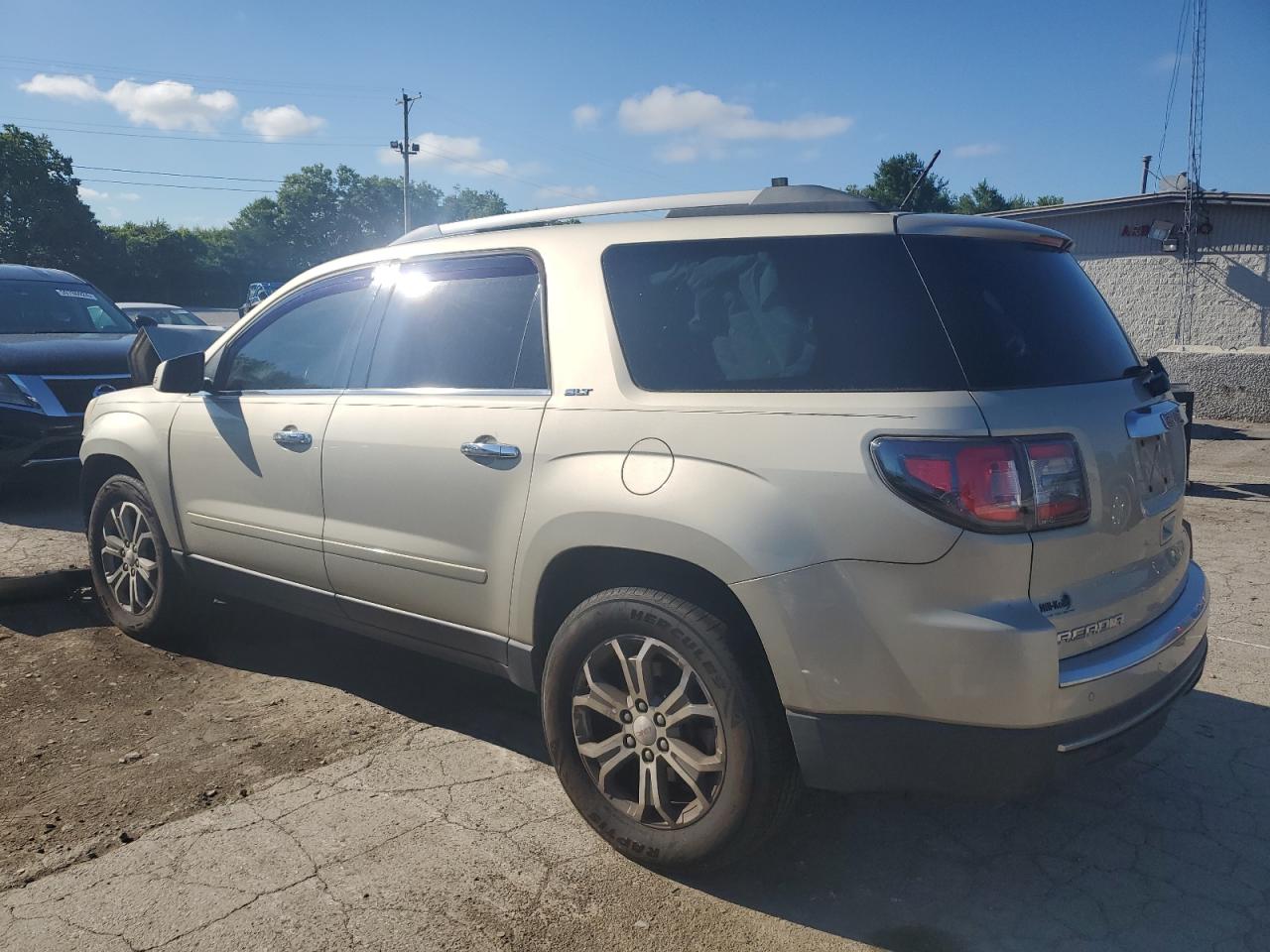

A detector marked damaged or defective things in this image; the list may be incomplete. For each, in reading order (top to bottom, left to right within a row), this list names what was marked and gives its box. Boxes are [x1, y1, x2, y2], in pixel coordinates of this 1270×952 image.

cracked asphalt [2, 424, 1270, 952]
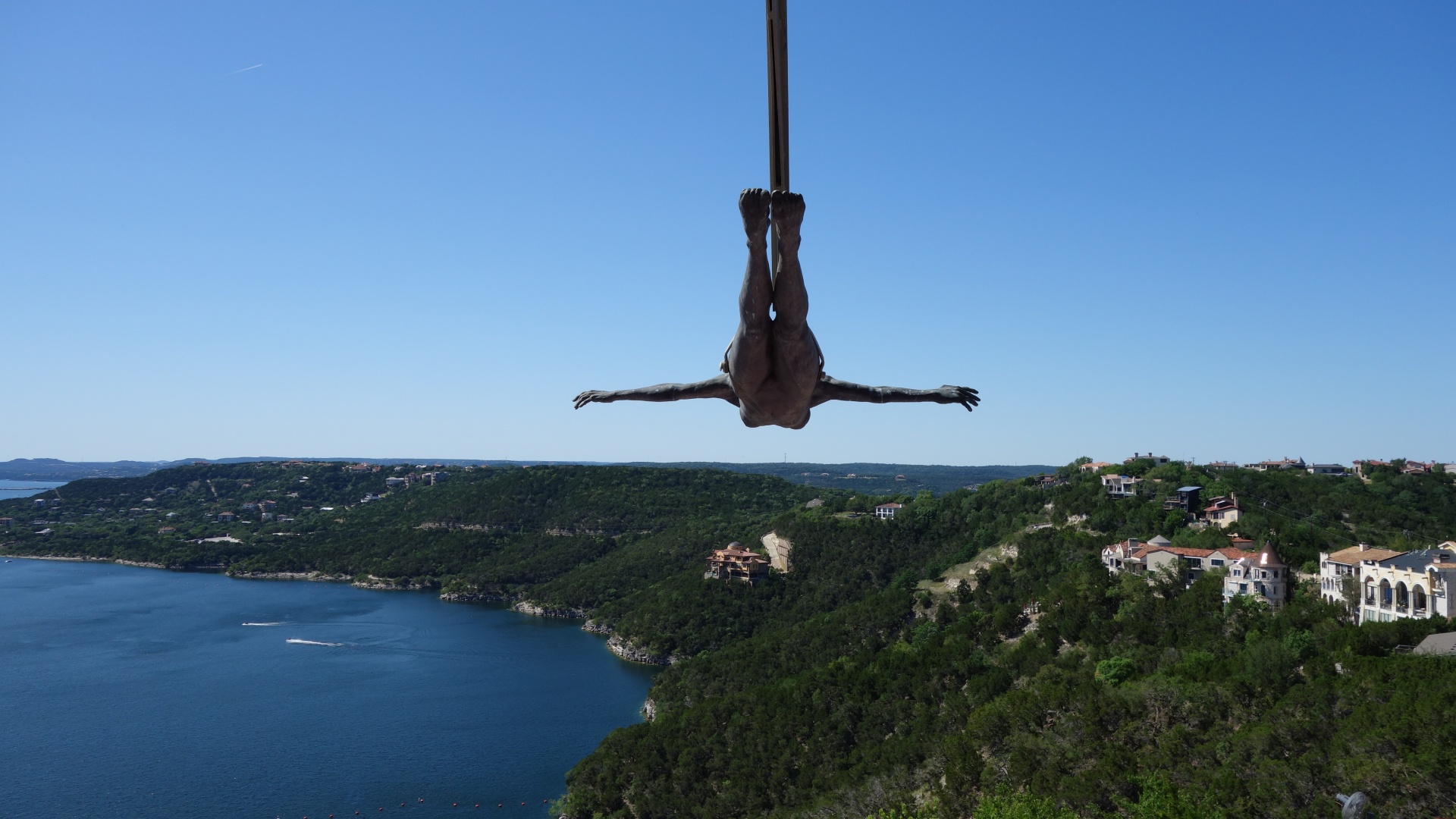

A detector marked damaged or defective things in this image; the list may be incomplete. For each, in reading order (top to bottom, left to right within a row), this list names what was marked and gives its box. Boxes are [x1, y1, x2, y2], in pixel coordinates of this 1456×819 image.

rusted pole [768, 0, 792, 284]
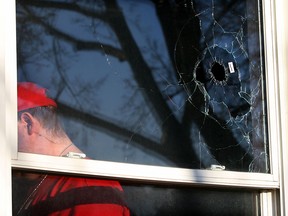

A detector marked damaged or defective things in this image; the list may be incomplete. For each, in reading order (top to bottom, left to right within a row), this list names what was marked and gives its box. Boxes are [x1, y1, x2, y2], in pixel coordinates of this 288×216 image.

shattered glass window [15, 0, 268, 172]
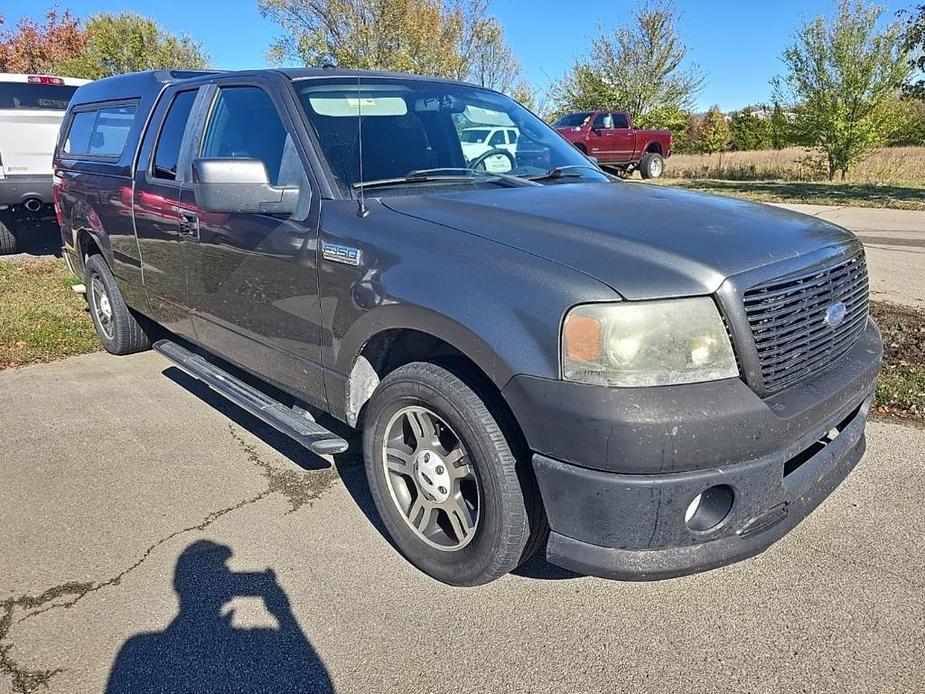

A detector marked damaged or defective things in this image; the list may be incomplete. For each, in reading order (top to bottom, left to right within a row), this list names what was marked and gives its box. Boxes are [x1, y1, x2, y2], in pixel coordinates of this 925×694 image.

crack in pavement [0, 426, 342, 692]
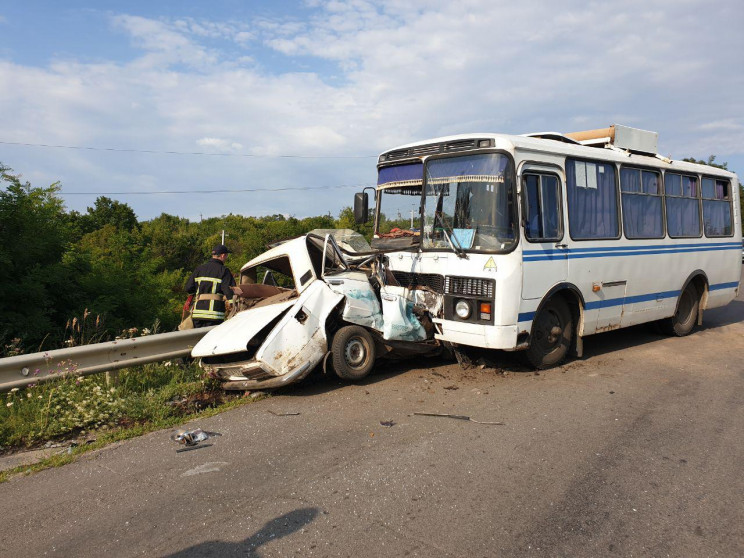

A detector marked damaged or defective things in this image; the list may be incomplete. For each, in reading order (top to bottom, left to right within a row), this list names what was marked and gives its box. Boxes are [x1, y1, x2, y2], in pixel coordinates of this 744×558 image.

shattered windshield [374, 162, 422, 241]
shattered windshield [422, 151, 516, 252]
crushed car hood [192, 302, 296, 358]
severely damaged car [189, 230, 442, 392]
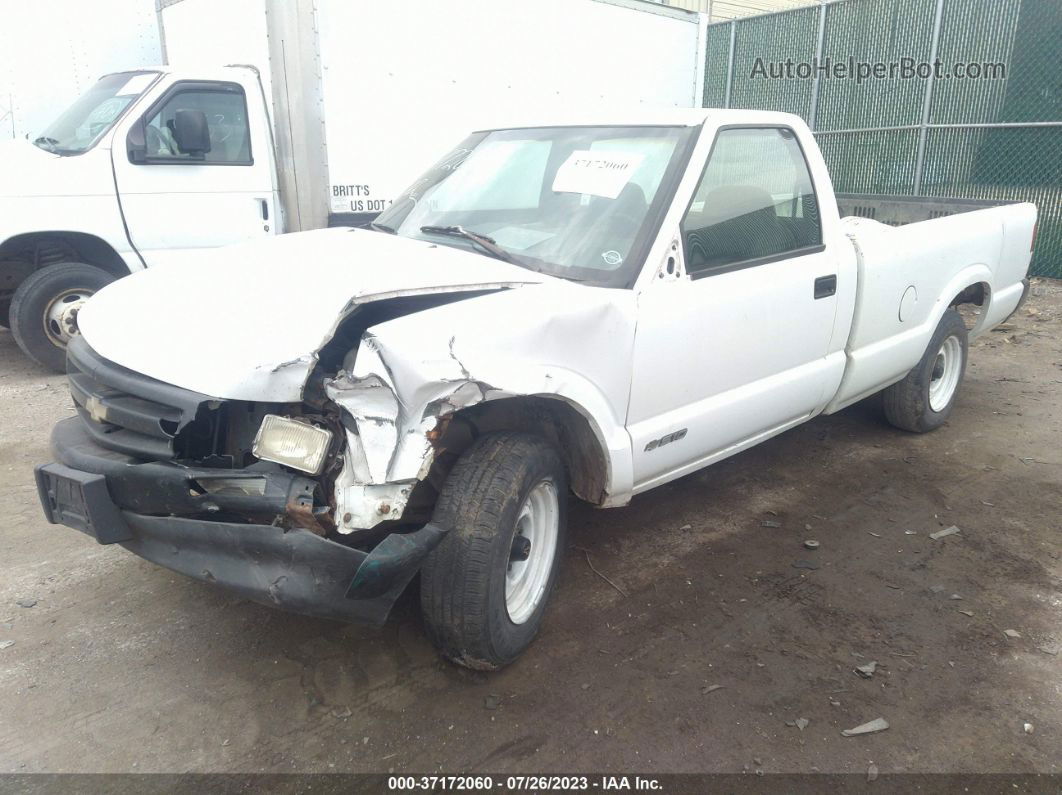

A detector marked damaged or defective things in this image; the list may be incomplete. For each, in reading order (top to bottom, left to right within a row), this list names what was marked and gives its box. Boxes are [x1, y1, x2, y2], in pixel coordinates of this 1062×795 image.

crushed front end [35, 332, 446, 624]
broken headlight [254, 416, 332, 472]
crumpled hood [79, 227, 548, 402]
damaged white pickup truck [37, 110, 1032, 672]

•••

**TASK PROMPT:** Retype the text of all the records above verbatim, leaving out the pictures.

**SOLUTION FOR THIS TASK:**
A detector marked damaged or defective things in this image; the list may be incomplete. For each, in reading order (top to bottom, left to right within a row), this list names what was marked and gives its box. Boxes are [x1, y1, x2, y2], in pixel coordinates of this 1270×952 image.

cracked asphalt [2, 424, 1270, 952]

A detector marked damaged or defective things in this image; the list may be incomplete. For each, in reading order (top to bottom, left to right within a row), this list names what was marked and gives its box. Boxes are [x1, y1, x2, y2], in pixel coordinates of this 1456×819 image.

rusted pole [768, 0, 792, 284]

A detector marked damaged or defective things in this image; the list may be incomplete. For each, in reading order (top to bottom, left to right within a row), this list names what was marked and gives its box. Boxes are [x1, y1, x2, y2], in pixel coordinates of this 288×216 image.

shattered glass window [15, 0, 268, 172]

A detector marked damaged or defective things in this image; the list may be incomplete. For each, in reading order (top to bottom, left to right within a row), this list names what was marked and gives its box. Boxes are [x1, y1, x2, y2], in pixel coordinates of this 925×694 image.

crack in pavement [0, 426, 342, 692]

A detector marked damaged or defective things in this image; the list may be incomplete. For each, in reading order (top to bottom, left to right within a row), this list names what was marked and gives its box. Boxes are [x1, y1, x2, y2], in pixel coordinates of this 744×558 image.

shattered windshield [374, 162, 422, 241]
shattered windshield [422, 151, 516, 252]
crushed car hood [192, 302, 296, 358]
severely damaged car [189, 230, 442, 392]

A detector marked damaged or defective things in this image; the list may be incomplete. For each, in reading order (top to bottom, left to right within a row), this list names what was marked and gives its box. Boxes are [x1, y1, x2, y2], in pixel coordinates of this 1062×795 image.

crushed front end [35, 332, 446, 624]
broken headlight [254, 416, 332, 472]
crumpled hood [79, 227, 548, 402]
damaged white pickup truck [37, 110, 1032, 672]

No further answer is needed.